The next few months will be busy for Bassett as she packs up her Australian life, but she isn’t sure whether she will head to New Zealand before or after Christmas. Much will hinge on the national programme and Covid quarantine requirements. “There is a camp in January, and a tour after that if I’m selected. So if the Diamonds want me training here over the Christmas/New Year break, I will do that.”
Bassett is moving to the Magic on a one year contract, with the possibility of a further year’s extension. She hasn’t ruled out returning to play in Australia in the future, but for the time being, just wants to enjoy her netball again.
“I am disappointed that things have ended like this, and putting a smile on my face has been hard at times.
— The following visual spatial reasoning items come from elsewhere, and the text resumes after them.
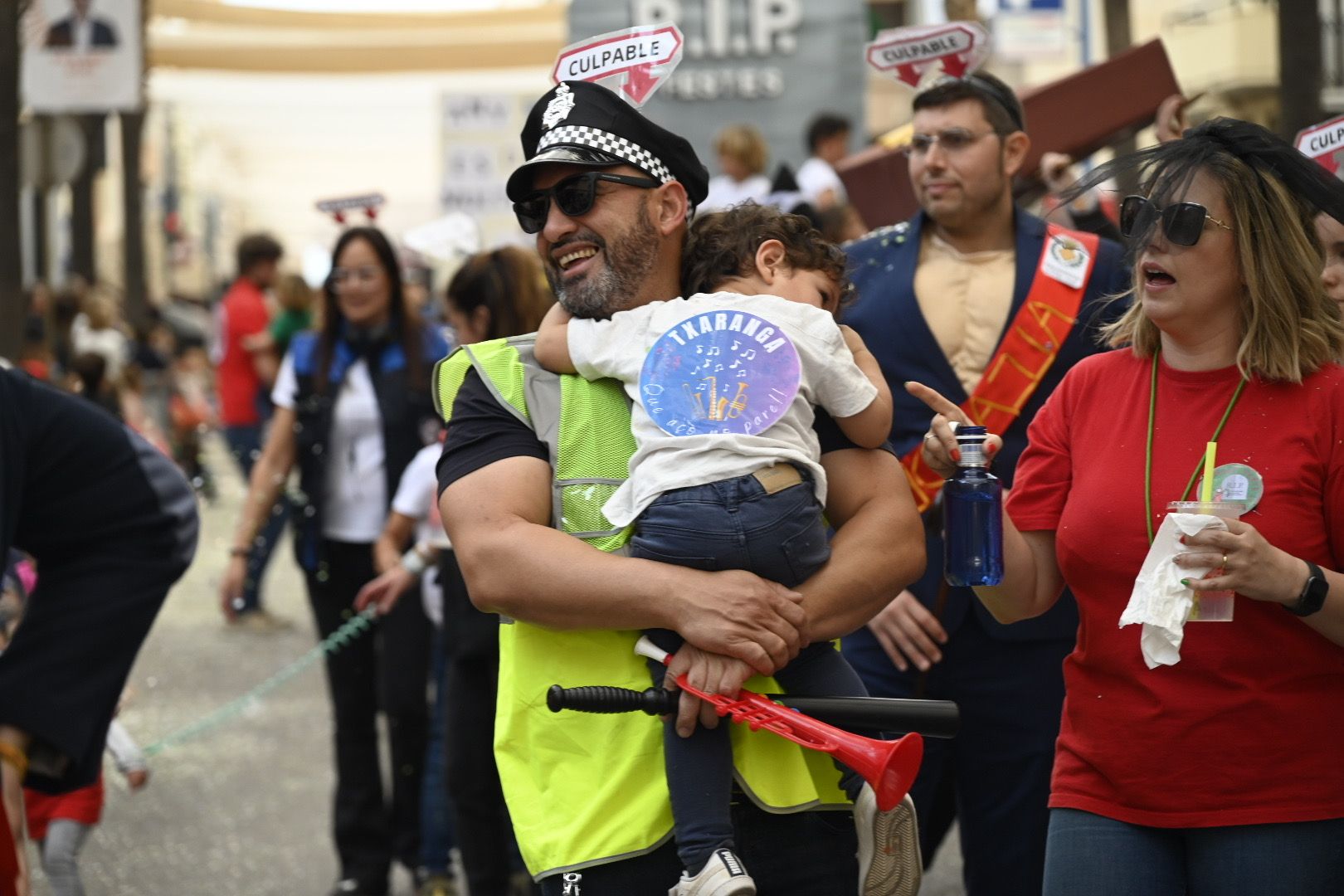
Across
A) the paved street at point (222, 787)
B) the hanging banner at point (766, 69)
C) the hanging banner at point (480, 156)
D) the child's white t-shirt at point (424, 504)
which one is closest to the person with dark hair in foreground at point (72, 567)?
the paved street at point (222, 787)

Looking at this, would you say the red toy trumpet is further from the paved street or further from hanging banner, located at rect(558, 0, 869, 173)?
hanging banner, located at rect(558, 0, 869, 173)

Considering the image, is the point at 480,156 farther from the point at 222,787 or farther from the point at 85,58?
the point at 222,787

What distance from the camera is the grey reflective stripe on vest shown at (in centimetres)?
322

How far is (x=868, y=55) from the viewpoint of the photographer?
5449 mm

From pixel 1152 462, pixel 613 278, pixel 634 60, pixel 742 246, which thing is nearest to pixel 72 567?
pixel 613 278

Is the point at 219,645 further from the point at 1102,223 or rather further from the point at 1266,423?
the point at 1266,423

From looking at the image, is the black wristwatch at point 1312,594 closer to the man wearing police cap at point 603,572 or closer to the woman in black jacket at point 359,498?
the man wearing police cap at point 603,572

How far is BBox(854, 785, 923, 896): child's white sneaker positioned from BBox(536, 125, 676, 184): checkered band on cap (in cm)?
120

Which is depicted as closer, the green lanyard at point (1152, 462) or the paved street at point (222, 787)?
the green lanyard at point (1152, 462)

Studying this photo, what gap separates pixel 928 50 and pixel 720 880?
9.77ft

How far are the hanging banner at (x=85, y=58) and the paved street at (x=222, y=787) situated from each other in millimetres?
4321

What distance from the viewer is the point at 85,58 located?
46.9 ft

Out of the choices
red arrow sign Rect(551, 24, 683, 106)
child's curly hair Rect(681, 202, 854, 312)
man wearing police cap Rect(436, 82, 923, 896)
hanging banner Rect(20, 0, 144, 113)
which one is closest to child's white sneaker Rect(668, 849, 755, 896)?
man wearing police cap Rect(436, 82, 923, 896)

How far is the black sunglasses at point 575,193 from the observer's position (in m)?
3.33
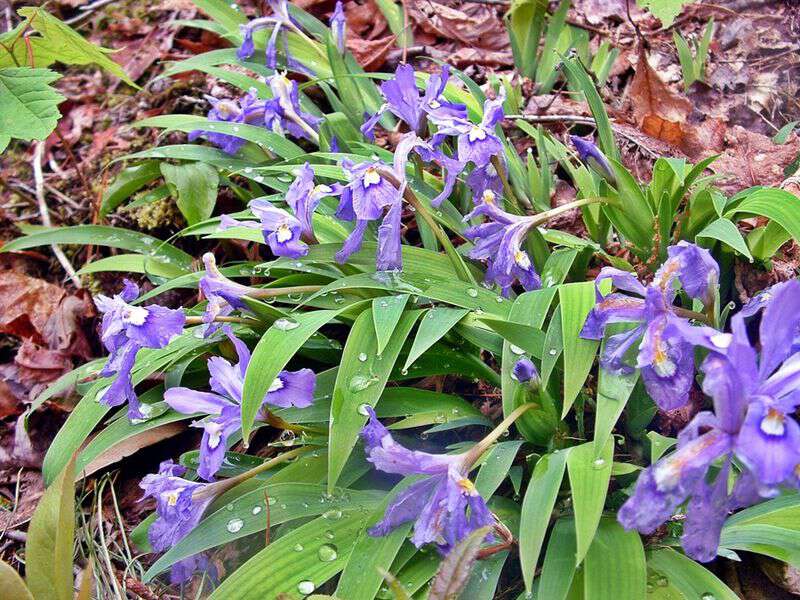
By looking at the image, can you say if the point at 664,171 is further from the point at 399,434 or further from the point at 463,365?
the point at 399,434

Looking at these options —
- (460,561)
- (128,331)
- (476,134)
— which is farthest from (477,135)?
(460,561)

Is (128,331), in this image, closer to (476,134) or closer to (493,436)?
(493,436)

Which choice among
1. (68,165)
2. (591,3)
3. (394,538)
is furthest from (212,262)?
(591,3)

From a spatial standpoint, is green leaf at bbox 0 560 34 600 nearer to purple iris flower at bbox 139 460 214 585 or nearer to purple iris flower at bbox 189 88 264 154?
purple iris flower at bbox 139 460 214 585

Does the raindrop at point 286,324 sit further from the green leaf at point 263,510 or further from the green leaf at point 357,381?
the green leaf at point 263,510

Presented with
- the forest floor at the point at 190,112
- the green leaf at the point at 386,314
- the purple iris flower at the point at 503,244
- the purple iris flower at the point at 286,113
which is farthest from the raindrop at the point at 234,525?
the purple iris flower at the point at 286,113

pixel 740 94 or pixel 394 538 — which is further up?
pixel 740 94
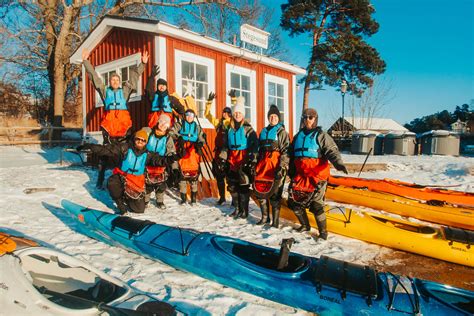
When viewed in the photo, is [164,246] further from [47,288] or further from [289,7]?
[289,7]

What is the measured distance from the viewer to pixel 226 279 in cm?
300

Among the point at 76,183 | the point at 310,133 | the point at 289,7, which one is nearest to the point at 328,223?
the point at 310,133

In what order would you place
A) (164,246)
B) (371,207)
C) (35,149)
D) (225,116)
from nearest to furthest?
(164,246) < (225,116) < (371,207) < (35,149)

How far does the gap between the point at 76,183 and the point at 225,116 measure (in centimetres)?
378

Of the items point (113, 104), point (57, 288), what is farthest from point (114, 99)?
point (57, 288)

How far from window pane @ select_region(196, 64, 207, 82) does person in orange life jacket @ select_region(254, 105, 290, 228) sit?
4.33 metres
However, I’ve been really well supported by Netball Australia and family and friends, which has given me a lot of faith going forwards that still playing netball is the right thing to do.
“And living through these difficult times has helped me understand that, good or bad, I’m myself, and I’m real. I’m not willing to change my values and pretend that everything is fine, or go along with things that I’m unhappy with. I’m comfortable with the belief that I put everything I could into the Giants over the past two years, and supported my teammates regardless of what my own personal situation was.
“So I’m looking forward to this opportunity, to life in New Zealand, and to trying something new while still playing elite netball. Hopefully along the way I will also find out who I am in life other than an Australian netballer.”
And with a disappointing year behind her and the decision made to move, Bassett is hoping that, finally, she will get some sleep again.